• TASK BRIEF: Render the items below as a JSON list of strings, one string per line, with blank lines left out and the pictures omitted.

[Items in a dataset]
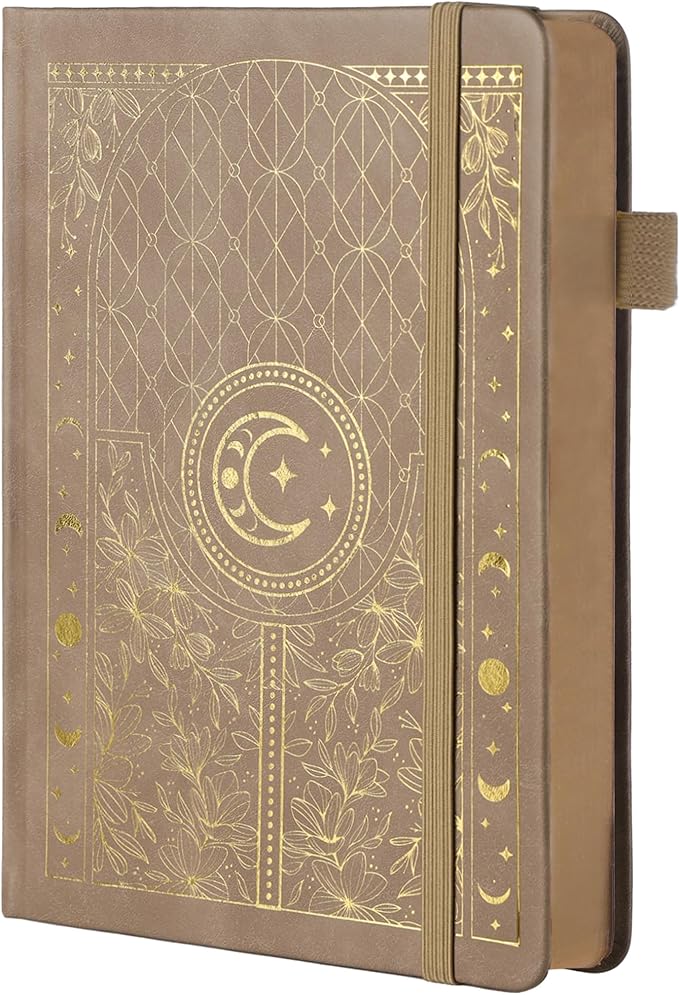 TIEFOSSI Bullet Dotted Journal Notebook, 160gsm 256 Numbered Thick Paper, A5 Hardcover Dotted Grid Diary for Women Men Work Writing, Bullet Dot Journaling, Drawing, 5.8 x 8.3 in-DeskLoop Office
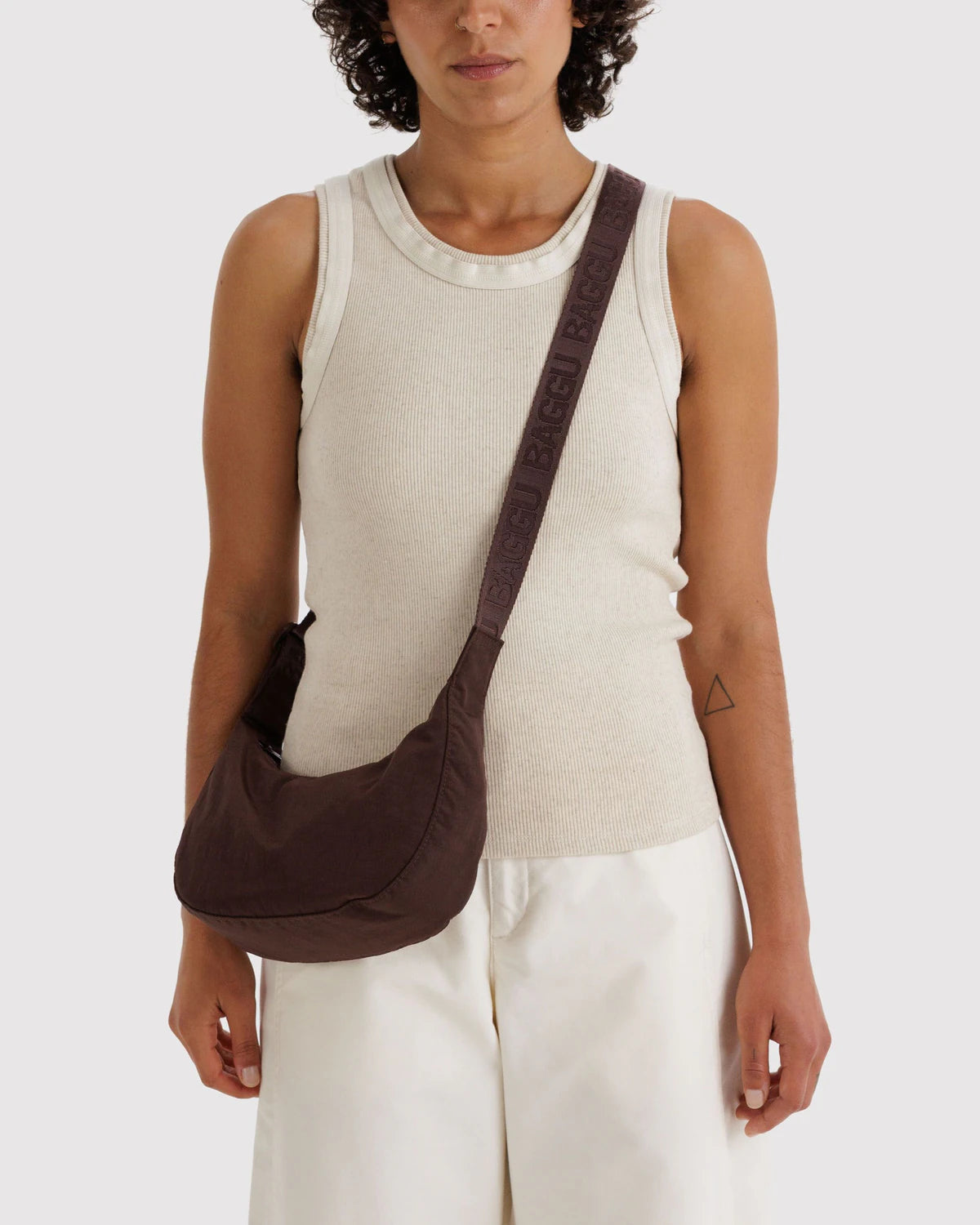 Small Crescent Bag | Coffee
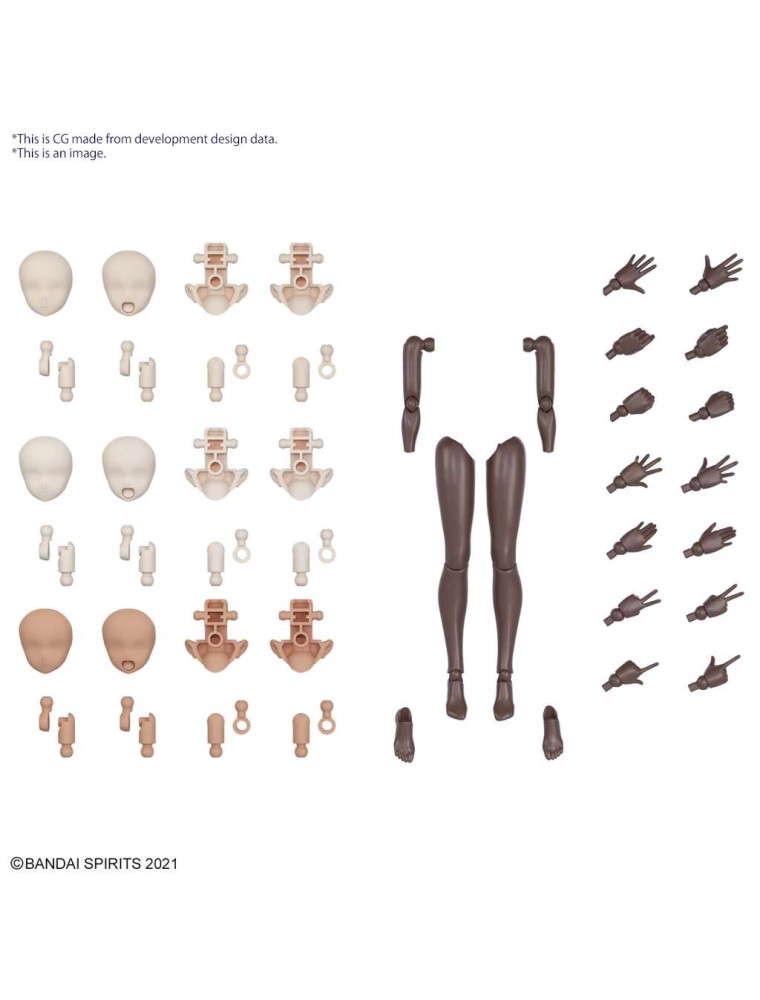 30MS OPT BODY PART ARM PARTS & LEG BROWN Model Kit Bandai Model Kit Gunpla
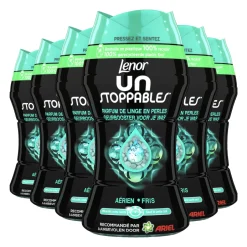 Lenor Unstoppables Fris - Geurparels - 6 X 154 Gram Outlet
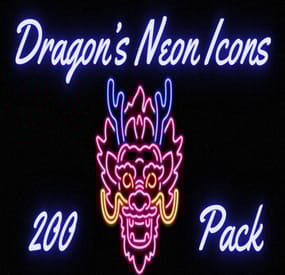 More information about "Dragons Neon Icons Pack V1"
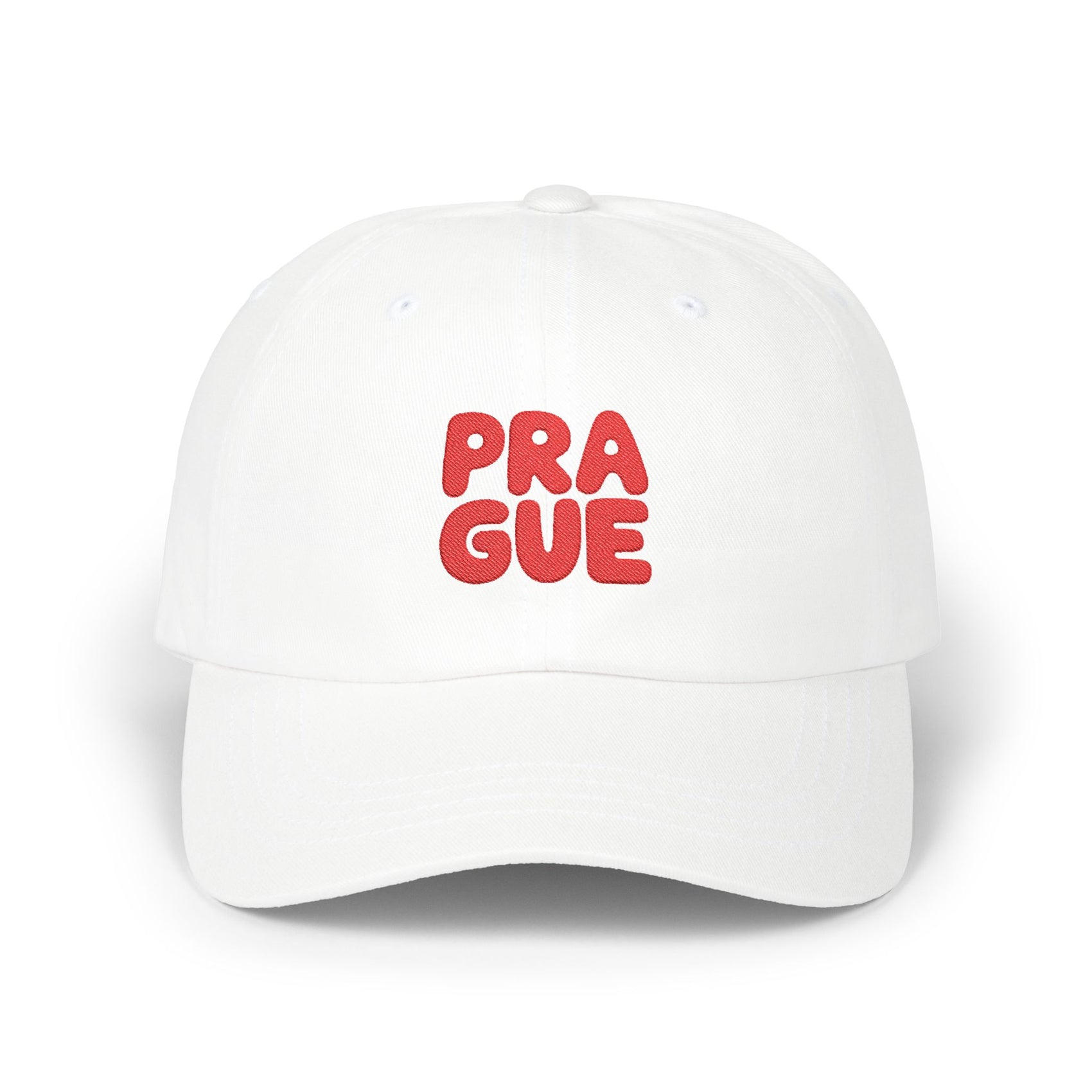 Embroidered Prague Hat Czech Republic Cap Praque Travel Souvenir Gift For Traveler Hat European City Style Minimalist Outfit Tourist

• ANSWER BOX:
[
  " TIEFOSSI Bullet Dotted Journal Notebook, 160gsm 256 Numbered Thick Paper, A5 Hardcover Dotted Grid Diary for Women Men Work Writing, Bullet Dot Journaling, Drawing, 5.8 x 8.3 in-DeskLoop Office",
  " Small Crescent Bag | Coffee",
  " 30MS OPT BODY PART ARM PARTS & LEG BROWN Model Kit Bandai Model Kit Gunpla",
  " Lenor Unstoppables Fris - Geurparels - 6 X 154 Gram Outlet",
  " More information about \"Dragons Neon Icons Pack V1\"",
  " Embroidered Prague Hat Czech Republic Cap Praque Travel Souvenir Gift For Traveler Hat European City Style Minimalist Outfit Tourist"
]